Okazuje się, że czasem walka o swoje prawa przynosi skutek odwroty od zamierzonego. Wkrótce przekonają się o tym pracownicy Ryanaira w Irlandii. Przewoźnik zapowiedział, że zmniejszy liczbę samolotów w swojej macierzystej bazie. Jedna piąta trafi do naszego kraju. Powód? Wyczerpała się cierpliwość linii lotniczych. Ryanair przenosi bazę do Polski.
Przedłużające się strajki powodowały straty
Trwające od dłuższego czasu, powtarzające się strajki irlandzkich pracowników według przewoźnika spowodowały nie tylko spadek zaufania klientów, ale również zysków. Pracownicy domagali się m.in. umów o pracę i określenia długości urlopów, wymagania pracowników wydawałoby się niewygórowane. Spowodowały jednak wyczerpanie się cierpliwości spółki i dość zdecydowany odwrót z macierzystego rynku.
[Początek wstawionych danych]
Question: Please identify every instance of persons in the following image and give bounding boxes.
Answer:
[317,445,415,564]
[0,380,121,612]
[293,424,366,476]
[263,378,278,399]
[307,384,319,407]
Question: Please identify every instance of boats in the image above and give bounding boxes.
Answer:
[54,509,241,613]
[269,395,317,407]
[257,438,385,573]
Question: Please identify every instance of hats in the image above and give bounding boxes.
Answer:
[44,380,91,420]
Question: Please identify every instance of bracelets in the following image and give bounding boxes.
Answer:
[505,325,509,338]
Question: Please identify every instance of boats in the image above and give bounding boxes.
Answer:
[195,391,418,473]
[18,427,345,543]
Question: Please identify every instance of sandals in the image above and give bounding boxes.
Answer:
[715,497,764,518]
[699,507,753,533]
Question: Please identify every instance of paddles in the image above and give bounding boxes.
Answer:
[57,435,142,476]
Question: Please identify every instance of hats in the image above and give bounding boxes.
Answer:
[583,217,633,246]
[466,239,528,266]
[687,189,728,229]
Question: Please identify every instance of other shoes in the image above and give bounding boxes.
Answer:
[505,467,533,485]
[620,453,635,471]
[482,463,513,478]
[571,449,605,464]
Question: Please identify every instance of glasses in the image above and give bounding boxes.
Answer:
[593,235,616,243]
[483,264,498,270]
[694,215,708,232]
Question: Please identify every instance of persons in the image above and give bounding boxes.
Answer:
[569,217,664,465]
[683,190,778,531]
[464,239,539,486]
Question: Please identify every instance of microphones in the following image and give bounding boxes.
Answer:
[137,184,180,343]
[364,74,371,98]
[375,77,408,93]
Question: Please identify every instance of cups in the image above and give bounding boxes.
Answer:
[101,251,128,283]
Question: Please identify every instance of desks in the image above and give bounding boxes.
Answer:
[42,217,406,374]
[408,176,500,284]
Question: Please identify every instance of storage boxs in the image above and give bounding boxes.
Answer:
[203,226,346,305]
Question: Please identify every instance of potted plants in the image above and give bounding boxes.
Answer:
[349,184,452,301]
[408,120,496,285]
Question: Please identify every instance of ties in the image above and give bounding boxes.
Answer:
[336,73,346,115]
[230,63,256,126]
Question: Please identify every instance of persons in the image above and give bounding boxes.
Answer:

Linie zdecydowały się na zmniejszenie swojej dublińskiej bazy i przeniesienie części samolotów do baz, znajdujących się na dynamiczniej rozwijających się rynkach. Jak pokazały ostatnie wyniki finansowe, strajki irlandzkich pracowników (a, co za tym idzie, odwołanie części lotów) narażały linię na spore straty finansowe. Za każdy odwołany lot, o którym przewoźnik nie poinformuje z dwutygodniowym wyprzedzeniem, pasażerom w zależności od dystansu, należy się od 250 do 400 euro. To spore koszty, zwłaszcza biorąc pod uwagę, że w lipcu odwołano 300 lotów.
Na strajkach zdecydowanie skorzysta rynek w Polsce, gdzie dość szybko rośnie w siłę linia czarterowa Ryanair Sun. Dzięki temu flota Ryanair w Polsce powiększy się do 11 maszyn (obecnie na terenie Polski znajduje się 6 samolotów). Za powiększającą się bazą, będą iść także nowe miejsca pracy. Wraz ze zmniejszeniem bazy w Dublinie, ograniczona zostanie również liczba lotów z Dublina. Chociaż przewoźnik zapowiada, że nie będzie się to odbywać na znaczącą skalę, nie ulega wątpliwość, że na pewno zmianie ulegnie ich częstotliwość.
Ryanair przenosi bazę do Polski
Dzięki Ryanairowi doczekaliśmy się czasów, w których irlandzkim pracownikom proponowane jest przeniesienie się do pracy w Polsce. Żeby uniknąć masowych zwolnień, przewoźnik będzie również proponował pracownikom zmianę miejsca pracy i przeprowadzkę do Polski. Niespotykane zjawisko. Jak pokazuje powyższa sytuacja, czasem warto być bardziej ugodowym.